« SUPERMAN & LOIS : SAISON 1 » VS PROCRASTINATION
10 ans de mariage : noces d’étain
20 ans de mariage : noces de porcelaine
30 ans de mariage : noces de perle
40 ans de mariage : noces d’émeraude
50 ans de mariage : noces d’or
60 ans de mariage : noces de diamant
C’est après presque 60 années d’existence que Superman s’est laissé passer la bague au doigt. Mais étant donné que le temps s’écoule différemment dans les comics, et que Kal El est un personnage immortel jusqu’à preuve du contraire, il faudrait inventer d’autres noces concernant le mariage de Clark et Loïs. Les noces de Kryptonite me semblent parfaitement convenir pour symboliser cette union. Pour le meilleur, pour les fans qui attendaient cet événement avec impatience, et pour le pire, pour les scénaristes en quête de drama.
Les auteurs de Spider-Man se sont retrouvés dans la même impasse lorsqu’il a fallu faire suite au mariage de Peter Parker et Mary-Jane Watson. Un syndrome à la Mulder et Scully où les personnages se tournent autour sans jamais conclure. Jusqu’à ce que les choses se concrétisent pour créer l’événement, pour faire remonter les audiences. Sauf qu’une fois uni pour la vie, aucun retour en arrière n’est possible. La routine s’installe et le divorce ne ferait que propager un mauvais message. Car en tant que gendre idéal et bien sous tout rapport, il est impossible d’égratigner l’image de Superman.

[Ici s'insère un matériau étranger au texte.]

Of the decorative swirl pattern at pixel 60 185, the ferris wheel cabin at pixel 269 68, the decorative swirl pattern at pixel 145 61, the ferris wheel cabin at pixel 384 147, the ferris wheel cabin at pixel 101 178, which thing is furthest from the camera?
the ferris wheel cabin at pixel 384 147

Mais une histoire se nourrit de conflit et la vie sentimentale de Clark devient alors un long fleuve tranquille. Loin des amours impossibles avec d’autres prétendantes susceptibles d’offrir des rebondissements à ses intrigues. Car sous ses airs d’amoureux transi, Clark a vécu ses premiers émois avec Lana Lang, il a eu une aventure avec Wonder Woman, et bien d’autres liaisons. Mais il demeure l’homme d’une seule femme. Ce qui était déjà le cas d’une certaine manière tant il n’avait d’yeux que pour Loïs, bien avant qu’elle ne daigne s’intéresser à son alter ego.
Mais le concept du mariage représente une sorte d’aboutissement pour ce modèle de vertu. Et donc incompatible avec l’infidélité. Il ne l’était déjà pas lorsqu’il était en couple, il ne le sera pas plus après avoir prononcé ses voeux. Et parmi ces derniers, jusqu’à ce que la mort les sépare n’est même pas une option, puisque l’homme d’acier est déjà mort quelques années plus tôt en 1993. Il faudra attendre Flashpoint, et le reboot de l’univers DC pour retrouver le statu quo. Des errances qui font tout de même partie de la continuité officielle.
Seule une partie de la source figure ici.